[AIM OF THE EXERCISE] Count the lines in the records that contain the string "this", treating uppercase and lowercase as different, and reply with the number alone.

[DATA SHOWN]
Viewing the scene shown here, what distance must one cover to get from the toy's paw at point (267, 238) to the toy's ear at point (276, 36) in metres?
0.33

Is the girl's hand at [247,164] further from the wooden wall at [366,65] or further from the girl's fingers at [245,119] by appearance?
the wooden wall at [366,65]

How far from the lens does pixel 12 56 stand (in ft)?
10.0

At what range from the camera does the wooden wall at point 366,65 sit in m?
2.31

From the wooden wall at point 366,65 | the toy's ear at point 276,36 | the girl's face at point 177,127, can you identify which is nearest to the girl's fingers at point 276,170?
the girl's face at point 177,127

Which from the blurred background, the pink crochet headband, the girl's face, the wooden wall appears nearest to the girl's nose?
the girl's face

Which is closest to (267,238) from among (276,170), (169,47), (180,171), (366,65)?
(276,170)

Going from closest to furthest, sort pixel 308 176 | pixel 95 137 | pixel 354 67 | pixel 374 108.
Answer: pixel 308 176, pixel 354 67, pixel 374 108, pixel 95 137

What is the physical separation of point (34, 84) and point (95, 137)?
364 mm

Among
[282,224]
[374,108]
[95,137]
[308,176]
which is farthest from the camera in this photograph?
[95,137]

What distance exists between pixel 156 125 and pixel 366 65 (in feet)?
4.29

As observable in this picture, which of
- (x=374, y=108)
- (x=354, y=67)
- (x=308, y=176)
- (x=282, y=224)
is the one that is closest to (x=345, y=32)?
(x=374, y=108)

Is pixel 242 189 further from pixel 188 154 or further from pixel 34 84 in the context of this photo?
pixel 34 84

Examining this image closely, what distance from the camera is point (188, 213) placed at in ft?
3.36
* * *
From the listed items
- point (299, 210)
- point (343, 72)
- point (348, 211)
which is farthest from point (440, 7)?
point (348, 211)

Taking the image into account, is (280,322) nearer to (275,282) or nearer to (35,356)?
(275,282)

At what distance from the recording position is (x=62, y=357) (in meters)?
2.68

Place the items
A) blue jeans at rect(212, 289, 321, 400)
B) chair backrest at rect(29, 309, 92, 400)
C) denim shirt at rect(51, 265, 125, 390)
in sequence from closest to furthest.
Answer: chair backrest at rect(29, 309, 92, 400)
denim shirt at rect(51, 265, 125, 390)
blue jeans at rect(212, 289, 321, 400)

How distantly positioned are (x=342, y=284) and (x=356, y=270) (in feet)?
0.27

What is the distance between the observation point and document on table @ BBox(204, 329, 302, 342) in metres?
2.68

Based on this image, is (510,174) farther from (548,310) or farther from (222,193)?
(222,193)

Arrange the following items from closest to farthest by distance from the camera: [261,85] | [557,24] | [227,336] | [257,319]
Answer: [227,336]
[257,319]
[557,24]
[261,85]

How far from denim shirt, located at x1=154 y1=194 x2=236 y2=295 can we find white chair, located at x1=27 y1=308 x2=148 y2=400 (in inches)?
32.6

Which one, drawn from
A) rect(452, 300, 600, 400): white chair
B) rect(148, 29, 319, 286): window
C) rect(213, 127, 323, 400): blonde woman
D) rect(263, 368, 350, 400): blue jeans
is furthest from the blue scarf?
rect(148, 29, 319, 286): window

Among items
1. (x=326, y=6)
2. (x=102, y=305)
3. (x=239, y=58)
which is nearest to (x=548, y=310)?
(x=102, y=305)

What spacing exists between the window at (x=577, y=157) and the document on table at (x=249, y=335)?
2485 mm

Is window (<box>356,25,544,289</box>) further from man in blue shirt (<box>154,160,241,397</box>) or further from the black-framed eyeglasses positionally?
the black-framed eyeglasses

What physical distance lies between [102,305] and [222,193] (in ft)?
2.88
* * *
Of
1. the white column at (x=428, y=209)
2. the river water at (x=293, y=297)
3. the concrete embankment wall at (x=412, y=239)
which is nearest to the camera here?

[FINISHED EXERCISE] 5